Oct. 13 (Bloomberg) -- Delta Air Lines Inc. is accused in a lawsuit of using “stolen e-mails” from a consumer group as part of an effort to stem passenger-rights legislation in the U.S. Congress.
The suit from Kate Hanni, executive director of the Coalition for an Airline Passengers’ Bill of Rights, was filed today in the U.S. District Court for the Southern District of Texas in Houston.
Hanni alleges that her e-mail account was hacked starting in 2008 and continuing into this year, according to a news release from the law firm handling her case. An employee of a Delta contractor said in an affidavit he was fired after his company confronted him over e-mails with Hanni. Delta was concerned the information would be used to enact passenger- rights legislation, according to the affidavit.
Hanni’s group, also known as FlyersRights.org, has been spearheading efforts to persuade Congress to pass legislation requiring airlines to let passengers off planes stuck on tarmacs after three hours. Airlines oppose the bill, saying it may worsen delays.
The lawsuit accuses Atlanta-based Delta of conspiring with the contractor, Metron Aviation Inc., or others to obtain the e- mails and computer files.

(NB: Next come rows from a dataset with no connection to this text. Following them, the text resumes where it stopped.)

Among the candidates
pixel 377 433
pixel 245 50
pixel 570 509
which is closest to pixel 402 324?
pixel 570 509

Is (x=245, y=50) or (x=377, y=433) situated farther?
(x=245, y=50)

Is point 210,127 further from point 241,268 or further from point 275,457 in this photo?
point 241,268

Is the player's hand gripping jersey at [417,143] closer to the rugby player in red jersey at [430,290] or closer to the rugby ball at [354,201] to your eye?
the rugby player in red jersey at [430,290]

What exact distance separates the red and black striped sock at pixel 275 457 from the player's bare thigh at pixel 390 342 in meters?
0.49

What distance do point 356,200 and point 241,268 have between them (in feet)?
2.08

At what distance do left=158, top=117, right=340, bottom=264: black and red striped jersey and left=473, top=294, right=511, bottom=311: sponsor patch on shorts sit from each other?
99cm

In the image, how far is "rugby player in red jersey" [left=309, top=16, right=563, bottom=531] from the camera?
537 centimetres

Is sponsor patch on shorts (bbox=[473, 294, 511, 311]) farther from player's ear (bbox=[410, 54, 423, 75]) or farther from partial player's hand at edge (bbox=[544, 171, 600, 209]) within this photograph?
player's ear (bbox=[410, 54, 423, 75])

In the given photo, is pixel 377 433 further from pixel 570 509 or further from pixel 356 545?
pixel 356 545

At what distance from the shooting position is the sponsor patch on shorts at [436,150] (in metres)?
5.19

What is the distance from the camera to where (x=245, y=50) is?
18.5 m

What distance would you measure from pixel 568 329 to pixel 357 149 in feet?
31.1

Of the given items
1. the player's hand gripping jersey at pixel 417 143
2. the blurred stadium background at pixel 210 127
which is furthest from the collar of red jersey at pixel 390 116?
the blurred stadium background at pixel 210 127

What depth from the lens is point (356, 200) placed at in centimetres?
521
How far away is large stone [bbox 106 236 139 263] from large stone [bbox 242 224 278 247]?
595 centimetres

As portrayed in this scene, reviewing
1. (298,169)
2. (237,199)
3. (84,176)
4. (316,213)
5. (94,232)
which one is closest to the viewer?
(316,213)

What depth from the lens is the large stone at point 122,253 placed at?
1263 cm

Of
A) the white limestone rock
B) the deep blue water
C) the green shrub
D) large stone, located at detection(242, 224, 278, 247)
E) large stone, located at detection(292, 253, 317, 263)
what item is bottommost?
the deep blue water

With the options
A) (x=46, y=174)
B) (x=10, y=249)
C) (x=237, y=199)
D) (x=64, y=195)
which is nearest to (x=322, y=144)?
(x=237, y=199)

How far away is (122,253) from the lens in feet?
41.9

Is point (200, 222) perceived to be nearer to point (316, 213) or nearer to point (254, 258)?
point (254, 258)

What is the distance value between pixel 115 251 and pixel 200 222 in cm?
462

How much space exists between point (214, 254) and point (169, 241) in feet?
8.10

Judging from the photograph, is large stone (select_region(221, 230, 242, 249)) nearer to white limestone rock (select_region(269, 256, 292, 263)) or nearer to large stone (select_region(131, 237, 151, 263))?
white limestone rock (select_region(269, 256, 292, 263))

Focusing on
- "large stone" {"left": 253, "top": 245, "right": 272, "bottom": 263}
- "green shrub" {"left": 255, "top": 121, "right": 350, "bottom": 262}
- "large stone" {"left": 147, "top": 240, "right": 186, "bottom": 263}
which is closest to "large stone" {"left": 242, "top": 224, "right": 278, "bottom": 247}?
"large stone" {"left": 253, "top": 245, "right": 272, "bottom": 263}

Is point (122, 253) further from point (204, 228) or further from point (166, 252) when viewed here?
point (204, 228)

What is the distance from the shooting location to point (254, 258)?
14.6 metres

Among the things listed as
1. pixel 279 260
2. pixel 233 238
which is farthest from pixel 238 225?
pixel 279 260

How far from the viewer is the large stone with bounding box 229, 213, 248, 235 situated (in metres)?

“Defendants conspired to hack or obtain hacked information from plaintiffs’ computer and AOL account with the purpose of derailing the Airline Passenger Bill of Rights of 2009,” according to the lawsuit.
“Obviously the idea that Delta would hack into someone’s e-mail is clearly without merit,” Delta spokesman Trebor Banstetter said in an interview. “Since this involves pending litigation we cannot comment further.”
Hanni said she learned from her service provider that her personal e-mail files were redirected to an unknown location along with donor lists, spreadsheets and other data, according to the news release.
Frederick Foreman of Haymarket, Virginia, alleges in the affidavit that Metron fired him Sept. 25 after confronting him with his e-mails with Hanni and his correspondence with news reporters. He was also shown Hanni’s emails with others, according to the affidavit.
James Gaughan, the senior vice president and general manager of Metron, told Foreman that Delta had sent the information to him, according to Foreman’s affidavit.
“I don’t speak about individual circumstances,” Gaughan said today in an interview, when asked about the lawsuit. He said the company would have a statement later.
Delta is a customer of Metron, a Dulles, Virginia-based research and consulting firm, according to an Oct. 5 news release on Metron’s Web site.
‘Mad and Upset’
“Mr. Gaughan said that Delta was mad and upset that one of Metron Aviation’s employees had provided Kate Hanni with this kind of information,” Foreman said in the affidavit.
Foreman analyzed airline delays for the federal government, according to the release from The Gibson Law Firm, which is representing Hanni. Foreman said in the affidavit that he told Metron that information he provided Hanni could be obtained by anyone analyzing publicly available information from the U.S. Transportation Department.
Hanni said she filed a complaint with the Federal Bureau of Investigation’s Internet Crime Complaint Center about the hacking.
Hanni was prompted to begin her passenger-rights cause after a nine-hour tarmac delay on a flight by AMR Corp.’s American Airlines during a vacation with her husband and two sons in December 2006. She said in July that the Napa, California-based group she founded has 25,000 members and had collected 12,000 calls from passengers on a hotline.
The Senate Commerce, Science and Transportation Committee approved legislation July 21 with the three-hour standard Hanni seeks. The provision was included in a $34.6 billion plan to fund the Federal Aviation Administration for two years. The legislation is still pending in the Senate.